パーソントリップデータというデータがあり、どこからどこへの区間で、バス利用者が何割、鉄道が何割、車が何割かを見ていくと、**「ここはバスにまだまだ伸びしろがある」「ここはもうバスをかなり使っているからこれ以上は増えない」**というのが見えてくる。バスの伸びしろを見つけながら、ここを戦略的に増やしていきましょうと目標を作っていきます。
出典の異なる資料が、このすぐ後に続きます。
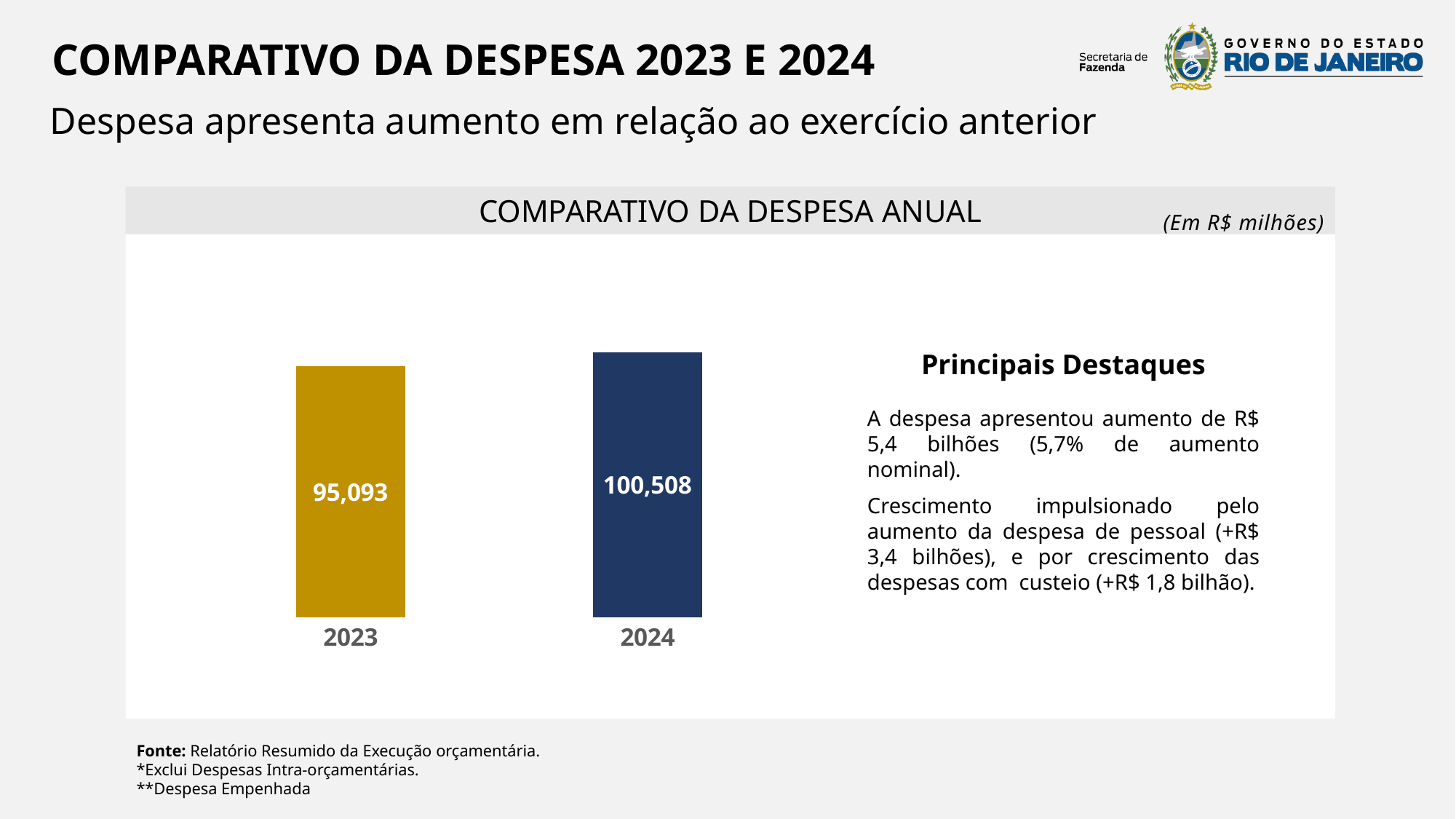
How many bars are plotted in the chart? 2 What is the value for 2023 in the chart? 95,093 What is the title of the chart? COMPARATIVO DA DESPESA ANUAL What kind of chart is shown on the slide? bar chart Which year has the higher expense value in the chart? 2024 Do the values rise or fall from 2023 to 2024? rise In what unit are the chart values expressed? R$ milhões Which year has the lower expense value in the chart? 2023 What is the value for 2024 in the chart? 100,508 Is the value for 2024 larger or smaller than the value for 2023? larger What is the difference between the 2024 and 2023 values in the chart? 5,415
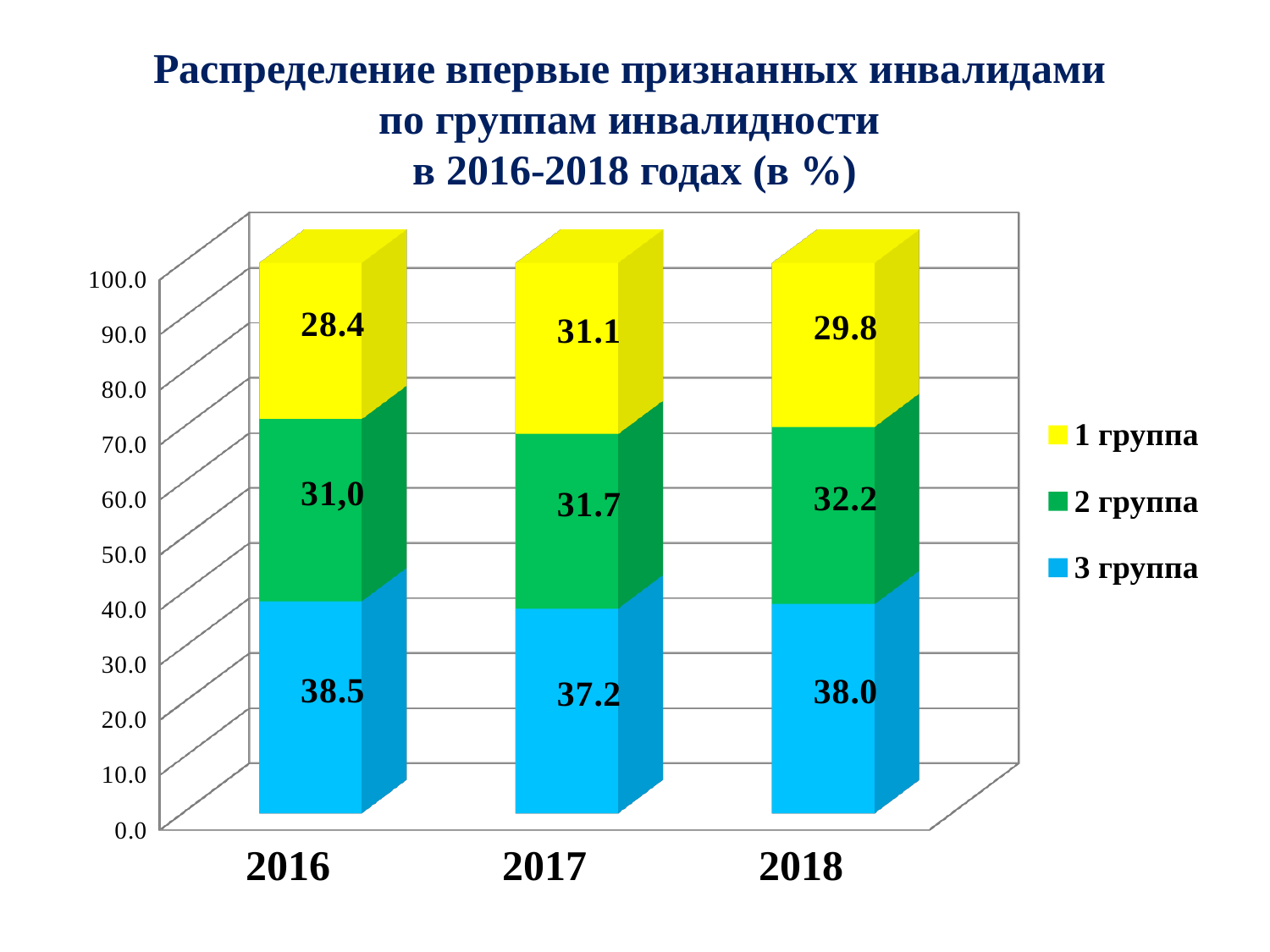
In which year is the value for 1 группа highest? 2017 Which colour represents 2 группа in the legend? Green In which year is the value for 3 группа lowest? 2017 What is the value for 1 группа in 2017? 31.1 What is the difference between the 3 группа value in 2016 and in 2017? 1.3 What is the value for 3 группа in 2016? 38.5 How many series does the legend list? 3 What is the value for 2 группа in 2018? 32.2 How many years are shown on the x axis? 3 Which is larger in 2018: the value for 1 группа or the value for 3 группа? 3 группа What is the value for 2 группа in 2016? 31,0 What kind of chart is shown on the slide? Stacked bar chart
その中でも特に、ご存じの方も多いかもしれませんが、**TSMC の新しい半導体工場ができます。**どう考えても渋滞してしまうので、郊外にある工場に対して公共交通でしっかり移動できるネットワークを作っていこうと、県や周辺の市町村と合わせた政策を一緒に考えている状況です。

交通の「総量」を配分する

交通政策は、どうしてもバスはバス、鉄道は鉄道の中で考えてしまう。全国的にそういうことが多いのですが、実際にはその地域の移動の総量をいかに配分していくかという発想になるわけです。

道路が多くてそれで十分回っているところもあれば、公共交通にもう少しシフトしていかなければいけない地域もある。そう考えると、全国的に交通の総量を可視化して、それを元に政策を考えようということで、今こういった交通の総量マップのようなものを作って、全国的な分布を見られるようにしています。


ちょっと長くなりましたが——**公共交通のオープンデータが今出てきていて、利用者が便利になる、そして政策につながるということが少しずつ出てきています。**そして熊本などでは、かなり具体的に地域の交通を見直し、より良くしていくためにデータを活かしていくということを今始めているところです。

以上、私の話となりました。どうもありがとうございました。